PROVIDED DATA START
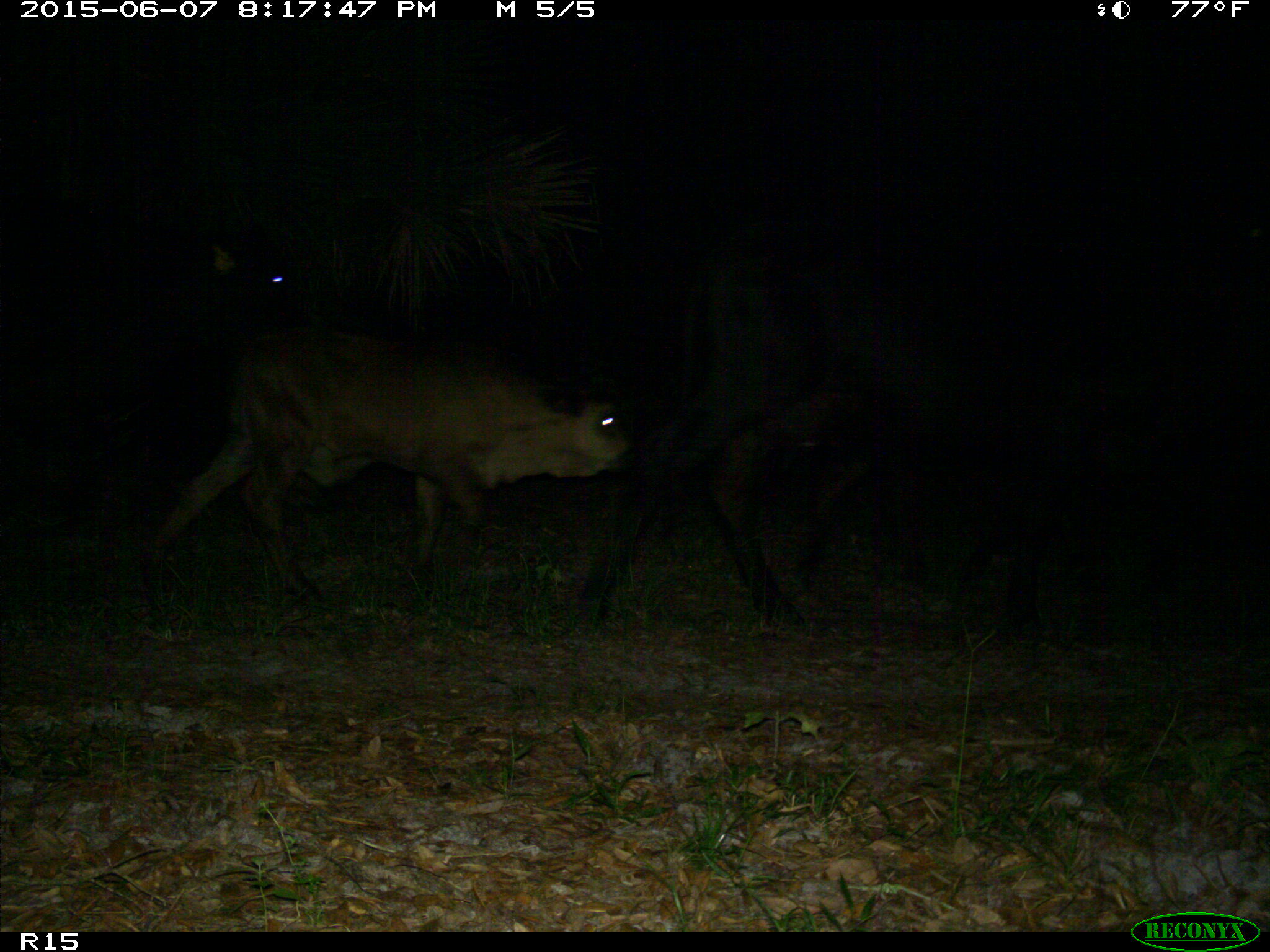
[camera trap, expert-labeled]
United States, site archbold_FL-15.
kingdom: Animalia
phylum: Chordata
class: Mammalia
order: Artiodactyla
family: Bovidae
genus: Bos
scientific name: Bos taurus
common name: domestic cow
PROVIDED DATA END
PROVIDED DATA START
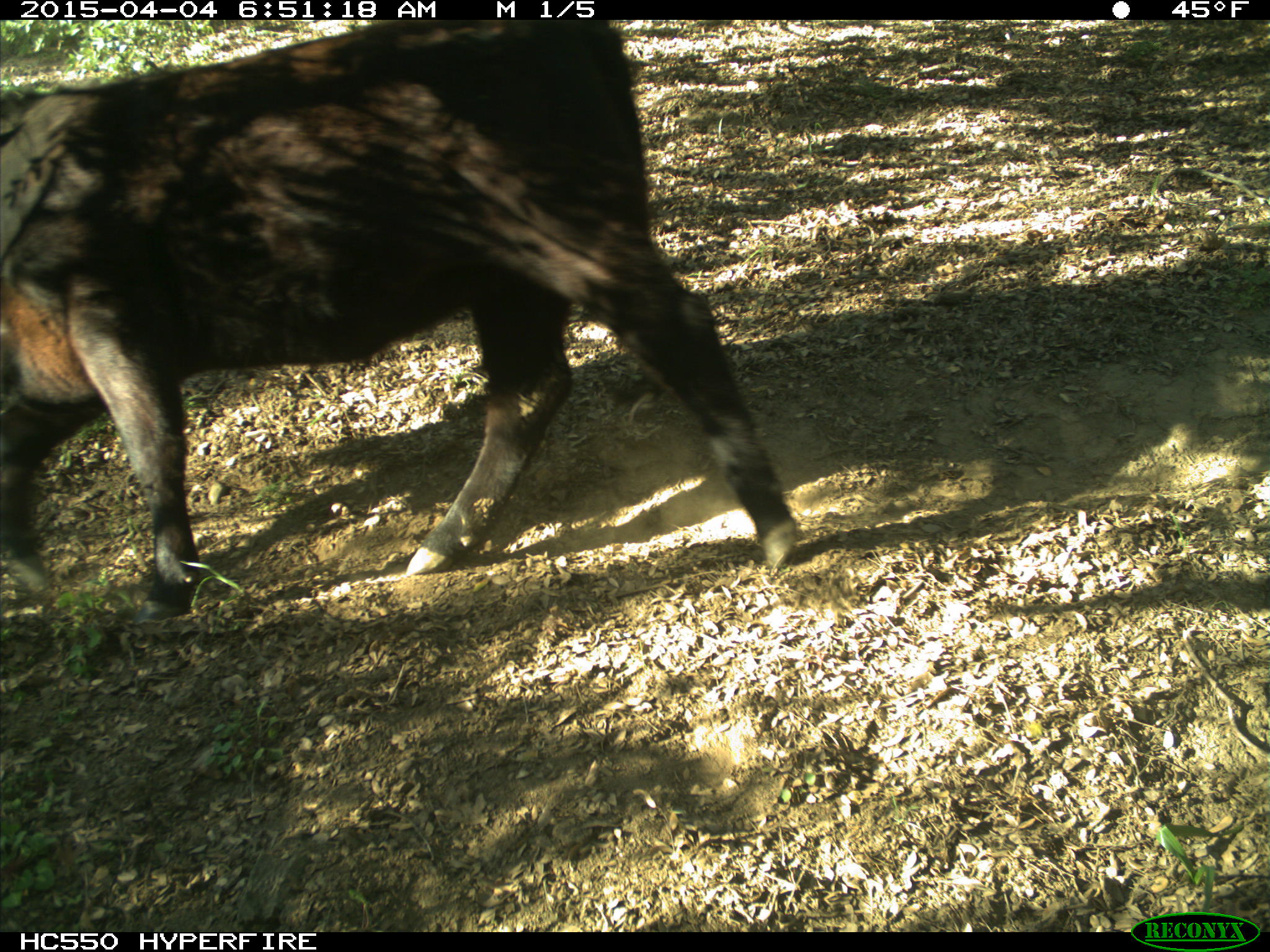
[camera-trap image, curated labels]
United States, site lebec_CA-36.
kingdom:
PROVIDED DATA END
**WHAT IS NEEDED**. What lines in the material above include "site"? Copy every one of them.

**EXERCISE ANSWER**.
United States, site archbold_FL-15.
United States, site lebec_CA-36.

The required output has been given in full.